- **WHAT YOU WILL DO**
a) In the article on the LeMond–Trek settlement, how much money will Trek donate to 1in6.org?
b) Reproduce word for word the passage of the LeMond–Trek settlement article starting with "LeMond's attorney, James" and going on through "Burke, said in the release.".

>> BEGIN SOURCE EXCERPT

Recently Greg LeMond and Lance/Trek have reached an out-of-court settlement in their bruising breach-of-contract dispute, a fight that lasted nearly two years and often centered on allegations about Lance Armstrong and doping. The terms of the settlement, which comes just a month before the case was scheduled to go before a jury in a federal court in Minnesota, are confidential. But a joint statement shows that Trek has agreed to make a contribution to a charitable organization with which LeMond is affiliated.
LeMond's attorney, James DiBoise, told the Daily News that Trek will donate $200,000 to 1in6.org, an organization that supports victims of sexual abuse. A $100,000 installment is expected to be given in 10 days, and the remainder of the donation will come in one year, DiBoise said.
The settlement comes after a week of negotiations. Lawyers for Trek and LeMond resolved the case over the weekend and issued their joint statement yesterday. "Greg has a hard-won place in the pantheon of bicycle racing, and we are proud of what we were able to accomplish together," Trek's president, John Burke, said in the release.
"I am pleased to resolve the issues between Trek and myself and am happy to be able to move forward with the things important in my life," LeMond said in the release. With the settlement, neither side can bring the same claims again in future lawsuits. LeMond sued Trek in March 2008, and the company countersued a month later. Trek's lead attorney, Ralph Weber, declined to comment on the settlement. DiBoise, who took over as LeMond's attorney last fall, said the dismissal doesn't prevent his client from initiating legal action against any other parties, including Armstrong.
"Greg would still be permitted to pursue action against anyone who he determines in the future interferes with his business relationships, and he's also free to make certain that folks who have maligned him are held accountable," said DiBoise. Trek, which is based in Minnesota, got caught in the middle of the war between America's two most accomplished cyclists nearly a decade ago, as the two men became bitter enemies amid the finger-pointing that characterizes their sport's doping epidemic.
For years, Trek had distributed LeMond's line of high-end bikes while sponsoring and supplying Armstrong's winning teams at the Tour de France, but in 2001, LeMond angered Armstrong by speaking to a journalist who was writing about Armstrong's relationship with an Italian doctor who was at the time facing accusations he assisted cyclists in doping.

>> END SOURCE EXCERPT
>> BEGIN STORED DATA

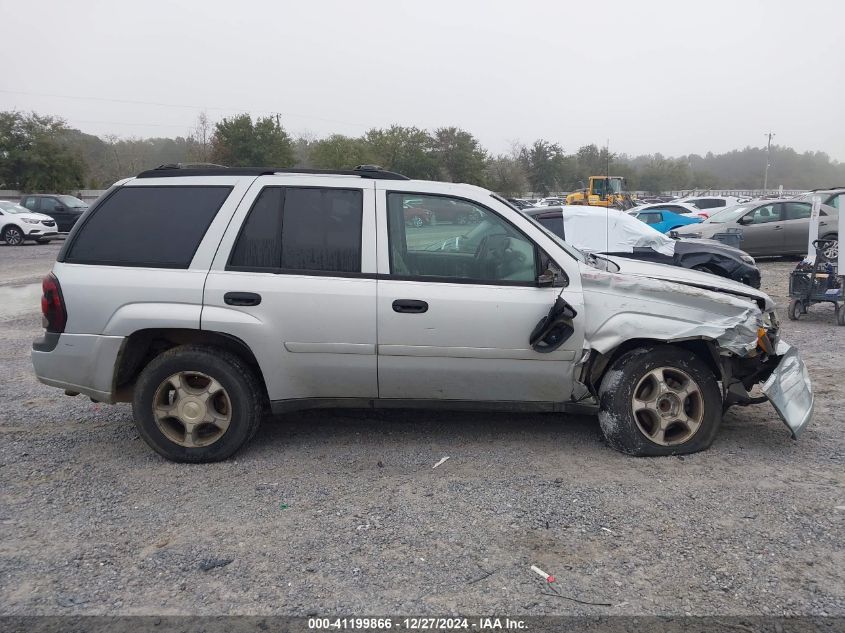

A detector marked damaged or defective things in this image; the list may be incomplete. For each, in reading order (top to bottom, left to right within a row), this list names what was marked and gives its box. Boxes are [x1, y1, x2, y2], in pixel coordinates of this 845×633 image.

damaged hood [600, 253, 772, 310]
damaged front end of suv [572, 262, 816, 444]
crushed front bumper [760, 338, 812, 436]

>> END STORED DATA

- **ANSWERS TO THE PROBLEMS**
a) $200,000

b)
LeMond's attorney, James DiBoise, told the Daily News that Trek will donate $200,000 to 1in6.org, an organization that supports victims of sexual abuse. A $100,000 installment is expected to be given in 10 days, and the remainder of the donation will come in one year, DiBoise said.
The settlement comes after a week of negotiations. Lawyers for Trek and LeMond resolved the case over the weekend and issued their joint statement yesterday. "Greg has a hard-won place in the pantheon of bicycle racing, and we are proud of what we were able to accomplish together," Trek's president, John Burke, said in the release.